| Task to complete |
Using the listing below, retype only the lines from the line with "Bilder Zwiebel Zitrone" through the end, both ends included, and exclude the pictures.
★ ★ ★ ★ ★
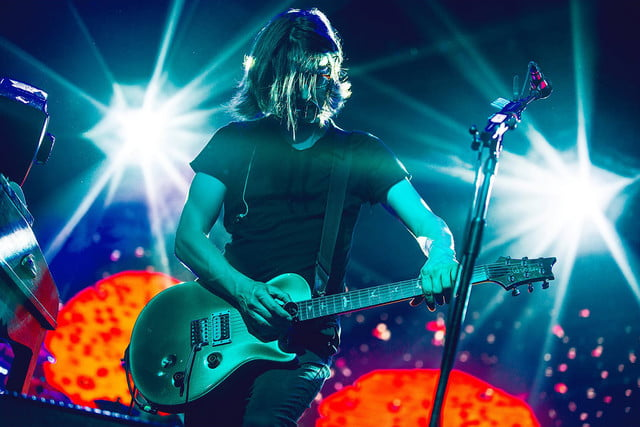 Steven Wilson dramatic color stage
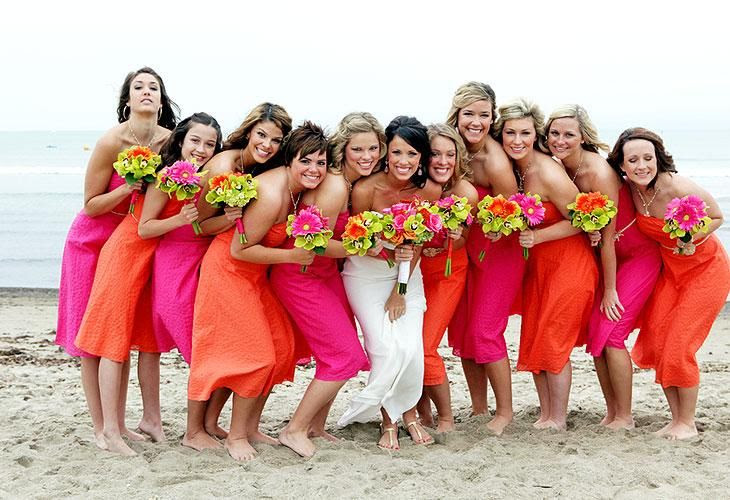 www.bellapictures.com bride and bridesmaids scrunched together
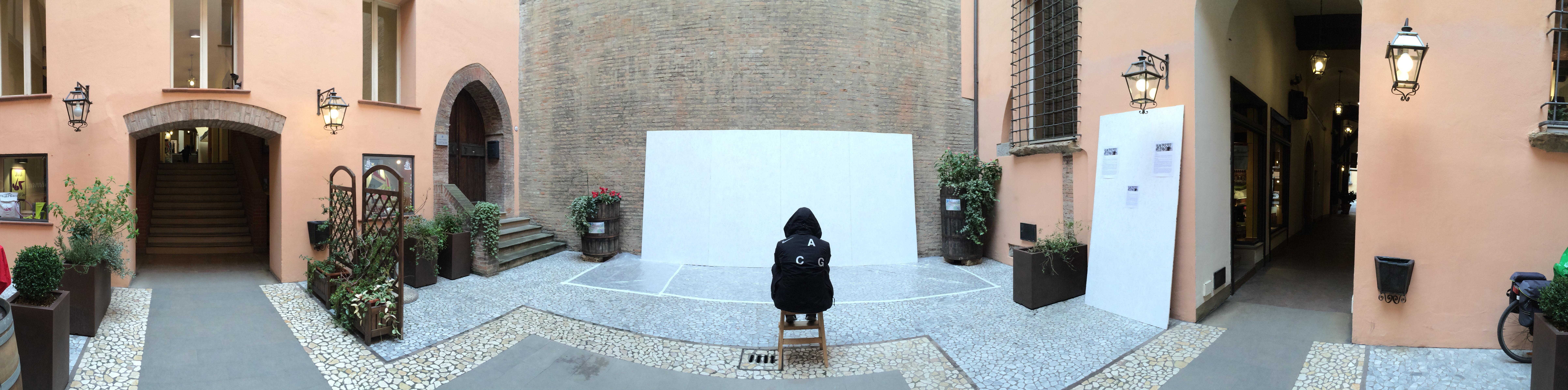 Andrea Cimatti presenta Domenico Romeo in una performance Live 28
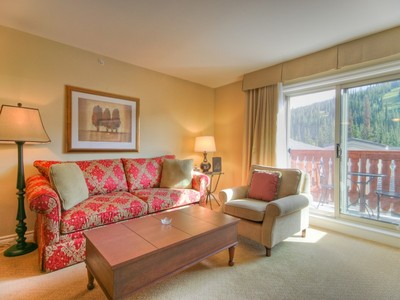 Condominio for sales at The Residences at Sun Peaks Grand 1403 D 3250 Village Way Sun Peaks, British Columbia V0E5N0 Canadá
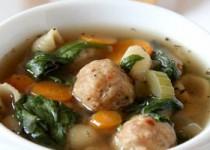 Σούπα λαχανικών με κεφτέδες κοτόπουλου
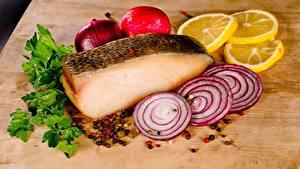 Bilder Zwiebel Zitrone Fische - Lebensmittel Gewürze Geschnitten das Essen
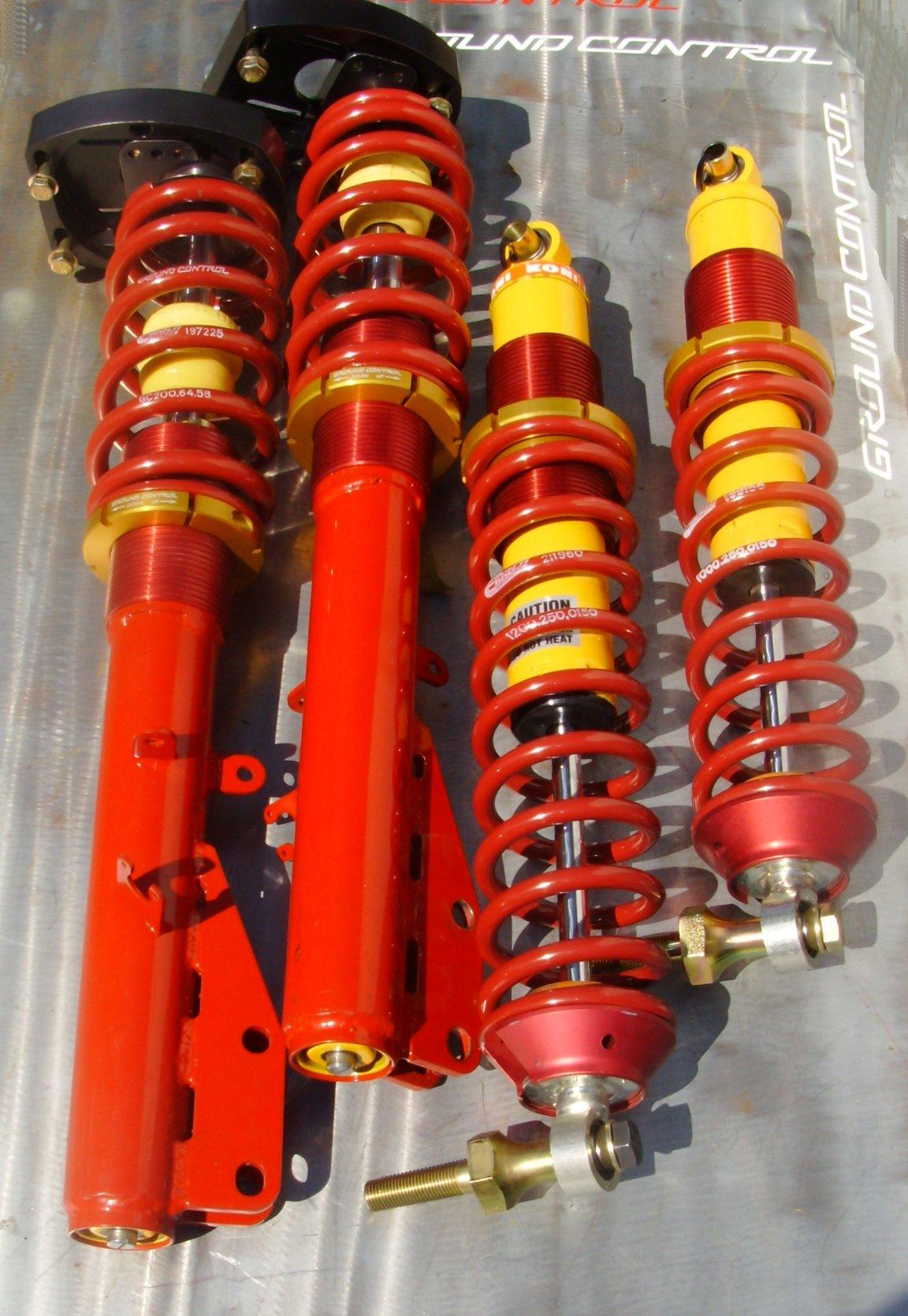 924/944/951/968 Double-Adj. Complete Strut Assemblies<br>w/Rear C/O Shocks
★ ★ ★ ★ ★
| Response to the exercise |
 Bilder Zwiebel Zitrone Fische - Lebensmittel Gewürze Geschnitten das Essen
 924/944/951/968 Double-Adj. Complete Strut Assemblies<br>w/Rear C/O Shocks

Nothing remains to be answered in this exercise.